COMPITI DA SVOLGERE =>
1) Nel testo sulle lobby, quali sono i tre trattamenti subiti da messaggio e messaggeri dei "Limiti dello Sviluppo"? Elencali tutti.
2) Prosegui il testo sulle lobby a partire dall'ultima frase riportata.

Elaborando su queste considerazioni, una delle cose di cui ci siamo accorti è che i leader attuali sono interessati a tutt'altre cose che al buon governo del paese. Più che altro, sono impegnati nell'arraffare quello che possono, finché possono; questa è una necessaria conseguenza della "lobbyzzazione" della società. Nella pratica, ogni proposta di riforma si scontra con il fatto che cambiare qualcosa nella società va necessariamente a impattare sulla capacità di una o più lobby di arraffare la loro parte di bottino. Se la proposta di cambiamento guadagna un certo peso e un certo momento di quantità di moto, la reazione delle lobby danneggiate può essere - e di solito è - estremamente aggressiva. Lo si è visto già a partire dagli anni '70, quando il gruppo di intellettuali chiamato "Il Club di Roma" cercò di "parlare all'orecchio del principe" dicendo già allora le cose che stiamo dicendo noi, ovvero "I Limiti dello Sviluppo". Sapete tutti come è andata a finire, con messaggio e messaggeri ridicolizzati, marginalizzati e demonizzati. E' già tanto che la nostra società è un po' meno violenta di quella medievale, altrimenti li avrebbero messi al rogo fisicamente.

La stessa violenta reazione da parte delle lobby minacciate l'abbiamo vista recentemente per il caso del messaggio lanciato dai climatologi. Qui, la demonizzazione è stata anche più violenta che nel caso dei "Limiti dello Sviluppo" con minacce di morte sparate un po' a tutti quelli che hanno sostenuto certe cose; minacce che, per fortuna, per ora non si sono concretizzate. Il messaggio di ASPO, finora non ha ricevuto questo tipo di demonizzazione/ridicolizzazione. Credo che sia più che altro perché, per ora, non abbiamo dato così tanto fastidio come i climatologi e - al loro tempo - il Club di Roma. Alcune avvisaglie però le abbiamo avute; con attacchi abbastanza violenti (verbalmente) da parte di qualche esagitato. Al momento in cui dovessimo trovarci ad avere una visibilità e un impatto ben superiore all'attuale, dobbiamo aspettarci un trattamento simile e non sarebbe una cosa piacevole.

DATI FORNITI =>

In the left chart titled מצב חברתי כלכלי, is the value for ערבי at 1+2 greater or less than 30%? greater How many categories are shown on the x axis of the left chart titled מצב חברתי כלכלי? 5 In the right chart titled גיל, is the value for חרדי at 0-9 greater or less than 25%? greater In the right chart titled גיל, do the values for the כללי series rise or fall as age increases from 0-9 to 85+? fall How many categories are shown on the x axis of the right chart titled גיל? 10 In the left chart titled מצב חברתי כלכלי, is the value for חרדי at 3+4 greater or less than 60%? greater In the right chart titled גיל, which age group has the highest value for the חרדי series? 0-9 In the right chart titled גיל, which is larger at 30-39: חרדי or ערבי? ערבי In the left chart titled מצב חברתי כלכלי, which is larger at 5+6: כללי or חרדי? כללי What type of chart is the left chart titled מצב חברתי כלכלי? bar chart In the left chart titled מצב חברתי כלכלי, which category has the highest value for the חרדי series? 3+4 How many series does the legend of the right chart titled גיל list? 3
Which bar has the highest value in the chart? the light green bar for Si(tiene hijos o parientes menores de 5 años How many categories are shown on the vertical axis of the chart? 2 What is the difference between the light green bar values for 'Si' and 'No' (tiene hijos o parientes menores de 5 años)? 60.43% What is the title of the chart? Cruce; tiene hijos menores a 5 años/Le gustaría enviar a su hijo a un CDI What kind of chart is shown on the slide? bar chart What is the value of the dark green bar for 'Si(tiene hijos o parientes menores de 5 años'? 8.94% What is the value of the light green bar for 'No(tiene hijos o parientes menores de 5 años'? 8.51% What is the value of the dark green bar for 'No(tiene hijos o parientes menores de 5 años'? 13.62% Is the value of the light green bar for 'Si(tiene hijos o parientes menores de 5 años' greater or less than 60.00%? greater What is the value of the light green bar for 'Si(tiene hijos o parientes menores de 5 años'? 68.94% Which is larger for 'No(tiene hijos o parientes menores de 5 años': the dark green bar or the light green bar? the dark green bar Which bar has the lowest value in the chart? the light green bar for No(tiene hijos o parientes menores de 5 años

* * *

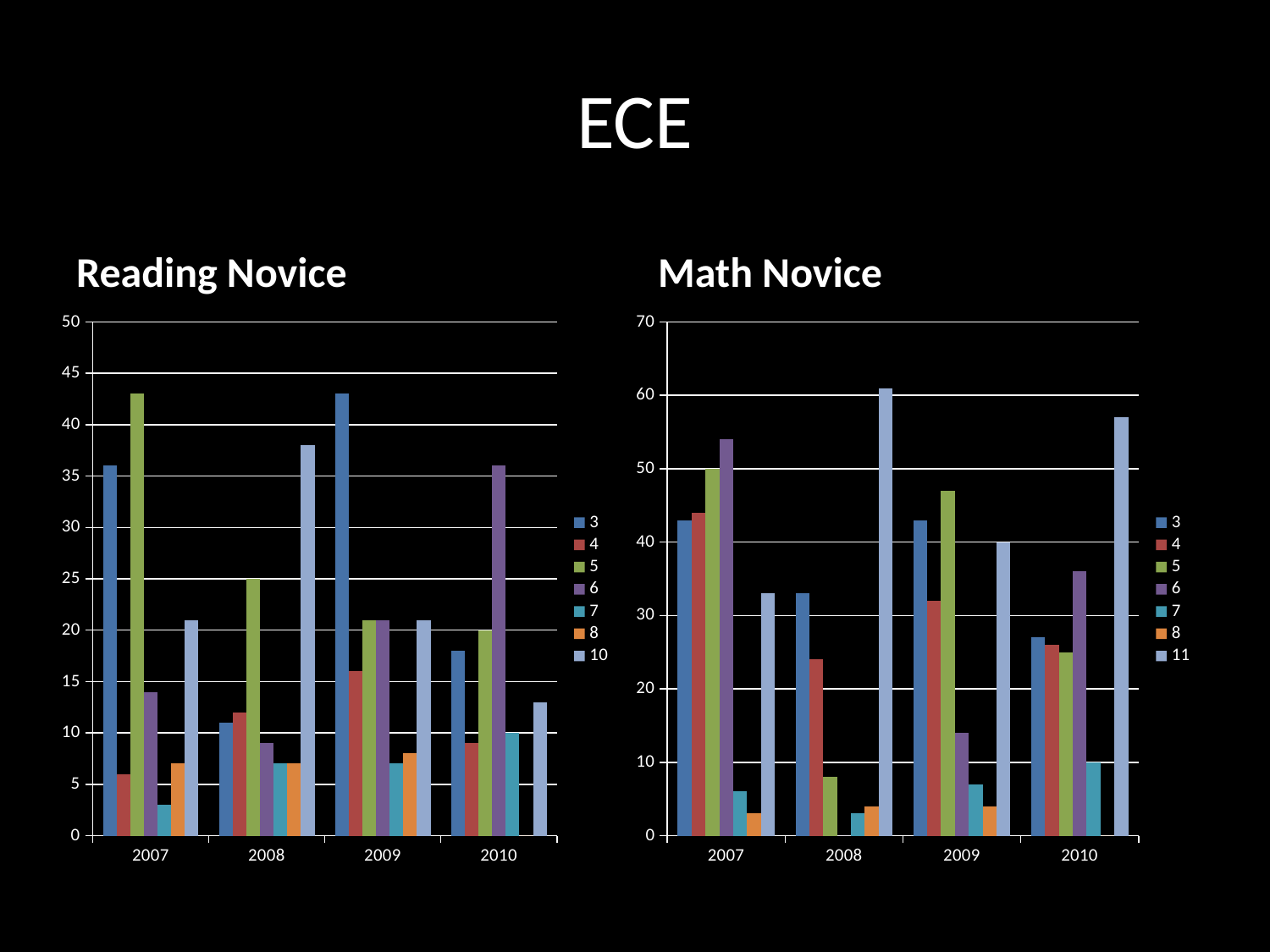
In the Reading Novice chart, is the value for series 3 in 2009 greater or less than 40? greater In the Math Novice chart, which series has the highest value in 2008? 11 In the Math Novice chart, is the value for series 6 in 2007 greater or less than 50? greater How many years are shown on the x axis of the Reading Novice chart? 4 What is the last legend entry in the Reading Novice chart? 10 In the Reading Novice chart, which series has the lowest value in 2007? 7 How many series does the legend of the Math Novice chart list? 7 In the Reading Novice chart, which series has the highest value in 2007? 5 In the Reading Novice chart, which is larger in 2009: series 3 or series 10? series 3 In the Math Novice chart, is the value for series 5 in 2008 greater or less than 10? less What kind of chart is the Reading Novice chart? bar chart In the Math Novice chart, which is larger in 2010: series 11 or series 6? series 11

RISPOSTE FORNITE =>
1) ridicolizzati, marginalizzati, demonizzati

2)
Personalmente credo la nostra potenzialità strategica in termini mediatici è notevole se la sapremo sfruttare. Il nostro messaggio, basato sul "pensiero dinamico" è articolato ed evoluto - ben superiore al "pensiero barbaro" che altri portano avanti anche con buone intenzioni. Il pensiero barbaro vuole che ci siano soluzioni semplici a problemi complessi: è il pensiero degli assessori che mettono doppi vetri alle finestre del palazzo del comune, quello dei nuclearisti che credono che per risolvere tutti i problemi basti costruire centrali, quello dei sequestratori di CO2 che sostengono che il problema si risolva nascondendolo sottoterra, quello dei sostenitori dei biocombustibili che credono che un agricoltura che si basa tutta sui combustibili fossili possa produrre equivalenti dei combustibili fossili, e tanti altri esempi.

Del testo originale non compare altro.